EXERCISE REQUIREMENTS:
A) Rewrite the paragraph beginning "The Florida Department of Health tested air" from the article on the drywall confirmation hearing more briefly, keeping its main facts.
B) In the article on the drywall confirmation hearing, what did Sen. Mark Warner call the situation facing Chinese drywall victims?
C) Return word for word the passage of the article on the drywall confirmation hearing between "Consumer Product Safety Commission nominee" and "Chinese drywall issue.", inclusive.

DOCUMENT EXTRACT:
※
Consumer Product Safety Commission nominee faces a drywall grilling – Herald Tribune
President Barack Obama’s nominee to head the Consumer Product Safety Commission faced questions Tuesday on the growing problem of tainted drywall at her U.S. Senate confirmation hearing.
The nominee, Inez M. Tenenbaum, appeared before the Senate Committee on Commerce, Science, and Transportation, where she promised that if confirmed she would work quickly to reach a resolution to the Chinese drywall issue.
Tenenbaum called the drywall issue a “very real problem” that was “causing people great hardship,” but she stopped short of any specific promises, telling the committee she only has had access to publicly available reports and was thus still getting up to speed.
“I would like to meet with the scientists first,” she said, adding that she would organize a briefing her first week on the job aimed at putting together a specific schedule for when new drywall testing and conclusions were to be reached.
Sen. David Vitter, R-La., said the pace of the investigation was “inadequate” and that for victims suffering in an affected home, the “big issue is time.”
“Right now it’s on a very frustrating, multi-month timetable,” Vitter said. “People don’t know what the health bottom line is.”
Sen. Mark Warner, D-Va., called what Chinese drywall victims are facing a “Kafkaesque tragedy,” and told Tenenbaum it was unreasonable to ask those stuck in affected homes to simply wait it out.
Warner said CPSC inspectors themselves have reported experiencing health effects after just an hour or two inside affected homes, but that the government was telling homeowners “actually living in one of these health hazards, ‘You have no recourse.’
“It’s remarkable to me that the testing and finding the cause is taking this long,” Warner said.
The CPSC has begun putting out contracts for testing of upwards of 40 to 50 homes it would like to examine, and the U.S. Environmental Protection Agency has also recently been in Florida and Louisiana testing homes.
The Florida Department of Health tested air in an affected Parkland home last week, and the state also contracted with Illinois-based Unified Engineering to study what drywall compounds may be behind the release of volatile sulfur gases found in its previous round of tests.
The Tenenbaum confirmation hearing was cordial overall, and the nominee is widely expected to sail through the process. Some Congressional aides said she could receive a final confirmation vote by the Senate before the July 4 recess.
※
AVAILABLE DATA:
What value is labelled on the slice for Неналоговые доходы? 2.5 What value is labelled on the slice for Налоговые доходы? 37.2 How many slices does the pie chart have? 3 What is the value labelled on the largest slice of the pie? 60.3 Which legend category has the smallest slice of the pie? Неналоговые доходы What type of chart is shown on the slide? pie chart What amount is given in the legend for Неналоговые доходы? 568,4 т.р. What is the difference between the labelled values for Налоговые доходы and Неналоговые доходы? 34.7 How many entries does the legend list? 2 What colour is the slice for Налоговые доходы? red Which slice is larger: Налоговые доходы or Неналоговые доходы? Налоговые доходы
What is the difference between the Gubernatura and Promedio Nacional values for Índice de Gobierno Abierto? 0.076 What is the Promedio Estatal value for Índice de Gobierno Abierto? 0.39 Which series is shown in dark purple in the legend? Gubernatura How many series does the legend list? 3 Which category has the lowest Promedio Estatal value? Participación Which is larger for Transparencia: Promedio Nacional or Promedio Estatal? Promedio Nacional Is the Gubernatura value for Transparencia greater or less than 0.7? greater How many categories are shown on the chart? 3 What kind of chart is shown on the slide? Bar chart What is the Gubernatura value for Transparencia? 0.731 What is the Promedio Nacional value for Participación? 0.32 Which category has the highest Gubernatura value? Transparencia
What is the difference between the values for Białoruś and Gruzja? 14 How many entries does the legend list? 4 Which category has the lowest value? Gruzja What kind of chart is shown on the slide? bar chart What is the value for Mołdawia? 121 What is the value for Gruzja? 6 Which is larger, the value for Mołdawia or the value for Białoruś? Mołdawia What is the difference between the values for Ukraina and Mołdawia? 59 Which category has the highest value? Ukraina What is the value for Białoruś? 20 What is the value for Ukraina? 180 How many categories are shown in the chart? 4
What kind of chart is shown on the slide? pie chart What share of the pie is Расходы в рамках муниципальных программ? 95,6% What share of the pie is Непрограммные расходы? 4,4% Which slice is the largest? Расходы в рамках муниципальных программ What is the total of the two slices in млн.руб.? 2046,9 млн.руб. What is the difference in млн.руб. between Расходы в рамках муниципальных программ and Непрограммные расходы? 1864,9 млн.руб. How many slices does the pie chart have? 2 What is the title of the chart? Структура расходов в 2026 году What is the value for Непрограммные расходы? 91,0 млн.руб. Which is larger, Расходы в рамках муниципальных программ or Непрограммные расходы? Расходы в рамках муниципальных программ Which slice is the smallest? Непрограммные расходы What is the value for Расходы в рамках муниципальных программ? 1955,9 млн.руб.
※
SOLUTIONS IN ORDER:
A) Last week, Florida's Department of Health tested the air in an affected Parkland home. The state also hired Illinois-based Unified Engineering to study which drywall compounds may be releasing the volatile sulfur gases found in its earlier tests.

B) A "Kafkaesque tragedy."

C)
Consumer Product Safety Commission nominee faces a drywall grilling – Herald Tribune
President Barack Obama’s nominee to head the Consumer Product Safety Commission faced questions Tuesday on the growing problem of tainted drywall at her U.S. Senate confirmation hearing.
The nominee, Inez M. Tenenbaum, appeared before the Senate Committee on Commerce, Science, and Transportation, where she promised that if confirmed she would work quickly to reach a resolution to the Chinese drywall issue.